Выбрать главу

— Истомино сейчас будет, — сказал Маркелыч и остановил машину. — Пойдем, пройдемся.

Они пошли по твердой, укатанной дороге к деревянному мосту.

— Смотри, — сказал Маркелыч, — видишь, молодой дуб стоит, а вокруг — березы. Березы все желтые, а дуб — зеленый. И до самой зимы зеленым будет стоять. Каждый год вот так…

Перила моста были чуть влажные: от измороси еще, высохнуть не успела. Мелкая речушка, приток Оки, выходя из-под моста, разбивалась на рукавчики, протоки: здесь когда-то мельница была. Потом протоки сливались, речушка уходила, терялась в зарослях ракит, и дальше начиналось поле. Черное перепаханное поле плавно, почти незаметно поднималось к серой кромке леса. И между черным квадратом поля и серой кромкой лесной жила, била в глаза и в сердце яркая, беззащитная в своей нежности зеленая полоска озимых, молодая зелень под холодным небом. А еще выше, на взгорке, виднелись в деревьях крыши домов — село Истомино. И над всем этим — черным полем, зеленью озимых, серым лесом и крышами домов тонким силуэтом парил в небе белый купол истоминской церквушки. И была та же пронзительная грусть, та же щемящая нота на пределе, что и утром, в туман…

— Ну как? — осторожно спросил Маркелыч.

— Спасибо, Дима, — сказал Ершов. — Спасибо, Маркелыч.

— Брось ты, — отмахнулся Маркелыч. — В город поедем или еще куда…

— Поехали в город, тебе же на работу…

Маркелыч остановил машину на городской площади.

— Тебя куда везти? — спросил он. — Домой?

— Не надо, — сказал Ершов. — Я на могилу пойду.

— А-а, — протянул Маркелыч. — Ну, ладно, к обеду домой приходи.

Могила писателя, того, что прожил в этом городке последние свои тринадцать лет и чье имя сделало городок известным всей стране, была на узком, нависшем над рекой выступе. Покалеченный, полузасохший, но все еще мощный дуб простирал над изголовьем свои корявые, железные ветви. Рваные раны на его стволе были залиты цементом. А с трех сторон над выступом шелестели тонкие вершины совсем еще молоденьких берез. Две скамьи, тесанные из дубовых колод, были врыты по краям выступа. И в середине — камень. Огромный серый валун, гранит, обточенный вековыми волнами. И на нем — позеленевшая вязь медных букв. Имя, отчество, фамилия. И даты. И больше — ничего. Только река, корявый дуб в изголовье, серый гранитный валун в ногах — и над всем этим купол неба.

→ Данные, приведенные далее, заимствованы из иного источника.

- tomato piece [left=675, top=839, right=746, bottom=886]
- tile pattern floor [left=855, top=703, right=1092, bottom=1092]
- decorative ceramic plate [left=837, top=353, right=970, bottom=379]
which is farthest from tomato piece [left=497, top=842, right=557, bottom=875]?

Над заречными лугами, над белой, видимой отсюда башенкой поленовской усадьбы поднималась легкая полупрозрачная дымка. На песчаной отмели вытянулись длинные черные тела лодок: большие рыбины, ползущие к близкой воде. Далеко внизу медленная Ока несла свои воды: несла разлапистые листья дуба, узкие, изогнутые, словно ладьи, листья ивы, желтые, латунные пятачки берез и рябиновое багровое кружево — поздний листопад шел по реке.

ЗИМНИМ ВЕЧЕРОМ

Серый снег, серое низкое небо, серая мутная даль в поземке. Какой-то огромный двор, машинный, что ли, и не двор даже, а просто часть серого снежного пространства, непонятно зачем огороженная. Там и сям разбросаны, едва виднеются из-под снега какие-то железные рамы, сеялки, торчком стоящие бороны, ребристые железные колеса. Еще дальше — дощатый сарай с навесом, продуваемый, наверно, насквозь. На тропинке, наискось пересекающей пустынный двор этот, встретились двое мужчин. В ватниках, валенках. Постояли, поговорили о чем-то и разошлись в разные стороны.

Виктор поежился, отошел от окна. Неуют, пронизывающий до костей, метельный, степной совхозный неуют был в этой картине, открывшейся ему из окна, со второго этажа конторы, из кабинета парторга. Но и в кабинете было то же самое. Только еще сумеречней, мрачней. Подшивки газет и брошюр, сваленные как попало, прямые жесткие стулья с ободранным лаком, вытоптанный пол. И только на столе, обитом синим сукном, сиял, сверкал никелем и белой эмалью маленький репортерский магнитофон, шестисотрублевая безделушечка в красной байковой оправе и черной коже чехла.